Texte fourni

--

Candidat ou pas candidat ? Depuis le début de la semaine, Arnaud Montebourg a alternativement évoqué les deux hypothèses pour la présidentielle de l’an prochain.

Ira, ira pas ? L’ancien ministre du Redressement productif et désormais apiculteur s’est retrouvé comme une abeille droguée au glyphosate qui ne retrouve plus sa ruche. Il a successivement évoqué sa candidature à l’Élysée, puis dit qu’il n’irait pas, puis corrigé en expliquant qu’en l’état actuel, il n’en avait pas les moyens, mais qu’il était disponible. Naturellement, c’est cette dernière version la bonne.

Selon lui, il faut à la gauche une candidature unique.

Et il a raison, c’est la seule petite chance qu’a la gauche d’exister. Mais, au-delà de constat, la théorie développée par Arnaud Montebourg est assez innovante. Pour lui, "le pays est à droite sur le plan régalien et à gauche sur l’économique et le social". Concrètement, ça donne un vibrant plaidoyer pour la lutte contre l’insécurité et pour l’application intransigeante de l’état de droit, pour la lutte contre l’immigration qui, dit-il, "n’est pas sous contrôle et pèse sur les conditions de vie des plus modestes", pour un combat contre l’islamisme politique. Bref un positionnement régalien que personne, à droite, ne renierait.

Et sur le social et l’économie ?

Là encore, un discours qui peut parler à une partie de la droite : contre les hausses d’impôts, contre le mythe de la fin du travail assortie d’allocations universelles, et pour le nucléaire, aussi. Mais, et revoilà l’homme de gauche, Arnaud Montebourg ne s’est toujours pas converti à la maîtrise des dépenses publiques et on le retrouve tel qu’auparavant dans sa défense du protectionnisme et la reconquête de la souveraineté du pays. Ce qu’il vise, c’est une alliance entre une "bourgeoisie d’intérêt général", patrons, hauts-fonctionnaires, commerçants, créateurs, et ce qu’il appelle "une France des déclassés". Les uns traditionnellement plutôt affiliés à la droite, les autres venant de la gauche.

Est-ce que ça ne ressemble pas un peu à du "en même temps" ?

Si, c’est exactement ça, mais un "en même temps" dont le point d’équilibre est nettement moins à droite que celui d’Emmanuel Macron. Ce qui est intéressant dans le positionnement d’Arnaud Montebourg, c’est sa capacité à abattre les totems de la gauche, et à enfourcher sans complexe des thèmes de droite. Pour lui, c’est la seule façon de retrouver le peuple et de troubler ainsi le face-à-face Macron-Le Pen. Autant le dire, la gauche, n’est certainement pas prête aujourd’hui à se reconnaître dans cette analyse et à bousculer ce sur quoi elle a construit son offre politique depuis un siècle. Mais au moins peut-elle écouter la voix originale du trublion Montebourg et, comme on dit, en faire son miel.

--

Tâches à réaliser
1 - Selon le texte sur Arnaud Montebourg, de quoi la gauche a-t-elle besoin d'après lui ?
2 - Reproduisez le passage du texte sur Arnaud Montebourg allant de « Selon lui, il » jusqu'à « social et l’économie ? » inclus.

[Données sources]
--

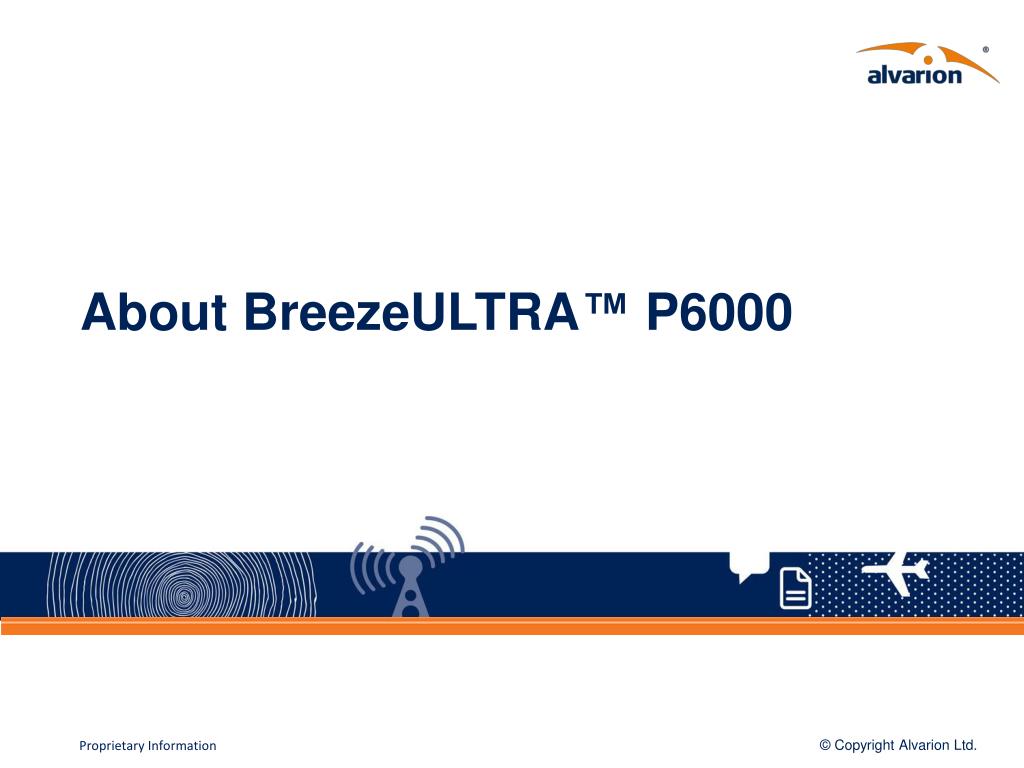 alvarion®

About BreezeULTRA™ P6000

Proprietary Information

© Copyright Alvarion Ltd.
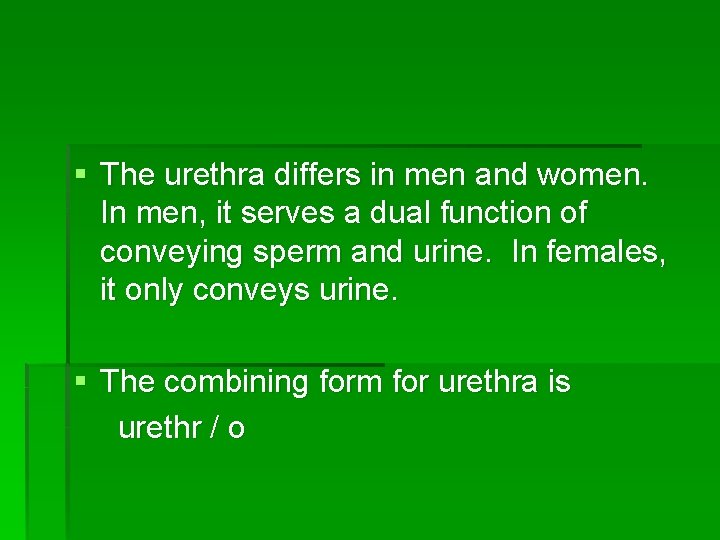 ▪ The urethra differs in men and women. In men, it serves a dual function of conveying sperm and urine. In females, it only conveys urine.

▪ The combining form for urethra is
urethr / o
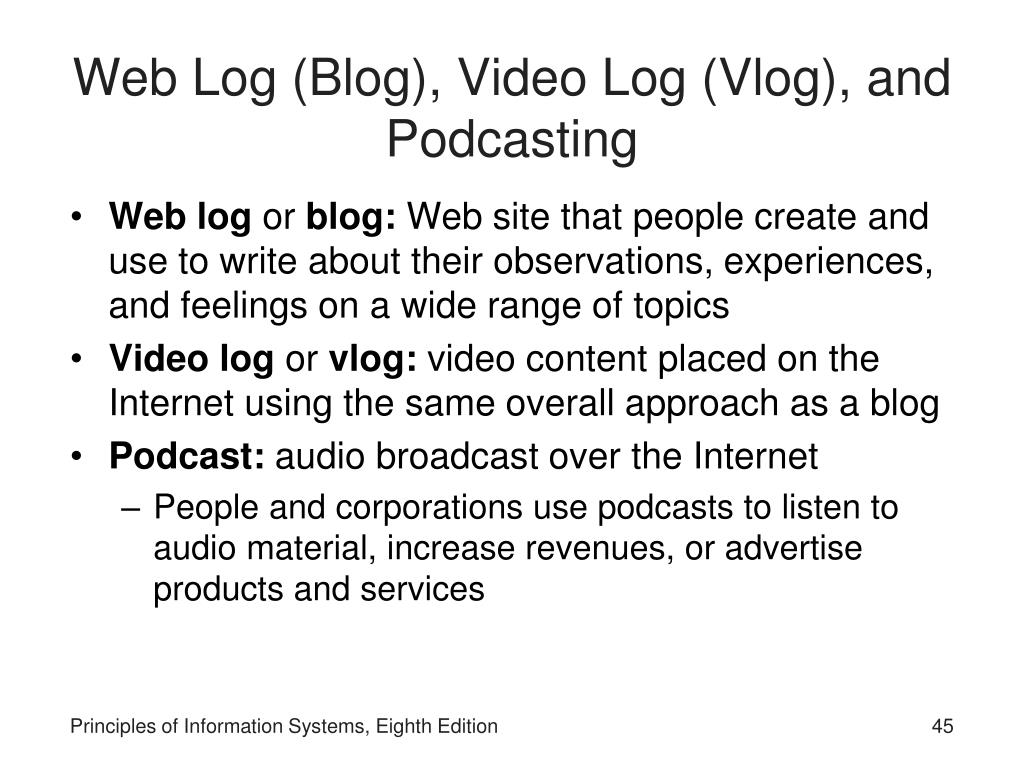 Web Log (Blog), Video Log (Vlog), and Podcasting

• Web log or blog: Web site that people create and use to write about their observations, experiences, and feelings on a wide range of topics
• Video log or vlog: video content placed on the Internet using the same overall approach as a blog
• Podcast: audio broadcast over the Internet
– People and corporations use podcasts to listen to audio material, increase revenues, or advertise products and services

Principles of Information Systems, Eighth Edition

45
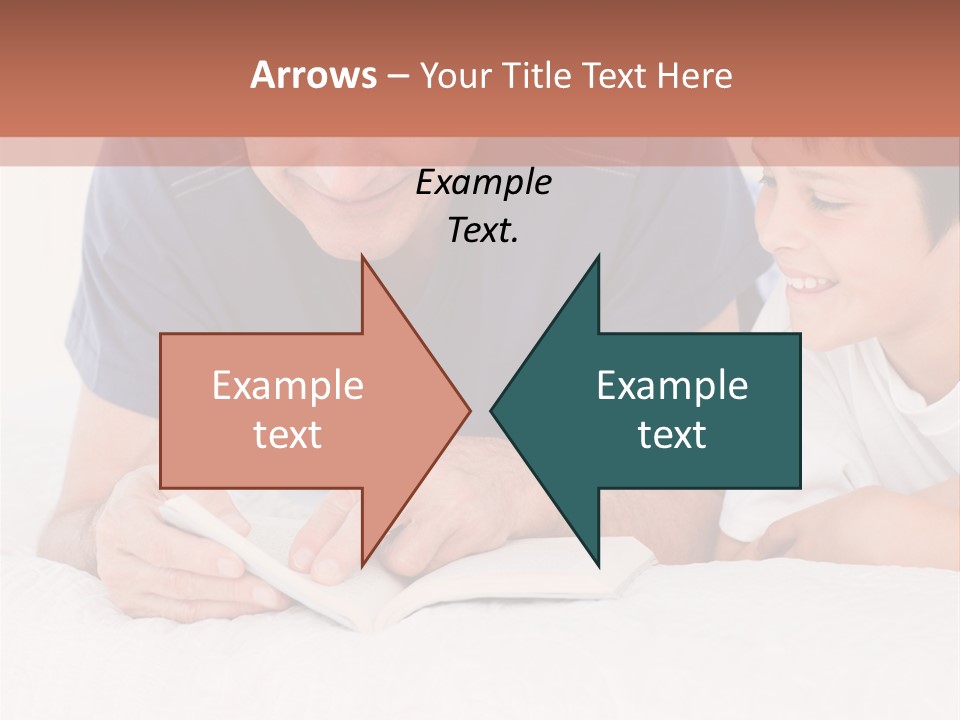 Arrows – Your Title Text Here

Example Text.

Example text

Example text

--

Liste des réponses
1 - D'une candidature unique.

2 -
Selon lui, il faut à la gauche une candidature unique.

Et il a raison, c’est la seule petite chance qu’a la gauche d’exister. Mais, au-delà de constat, la théorie développée par Arnaud Montebourg est assez innovante. Pour lui, "le pays est à droite sur le plan régalien et à gauche sur l’économique et le social". Concrètement, ça donne un vibrant plaidoyer pour la lutte contre l’insécurité et pour l’application intransigeante de l’état de droit, pour la lutte contre l’immigration qui, dit-il, "n’est pas sous contrôle et pèse sur les conditions de vie des plus modestes", pour un combat contre l’islamisme politique. Bref un positionnement régalien que personne, à droite, ne renierait.

Et sur le social et l’économie ?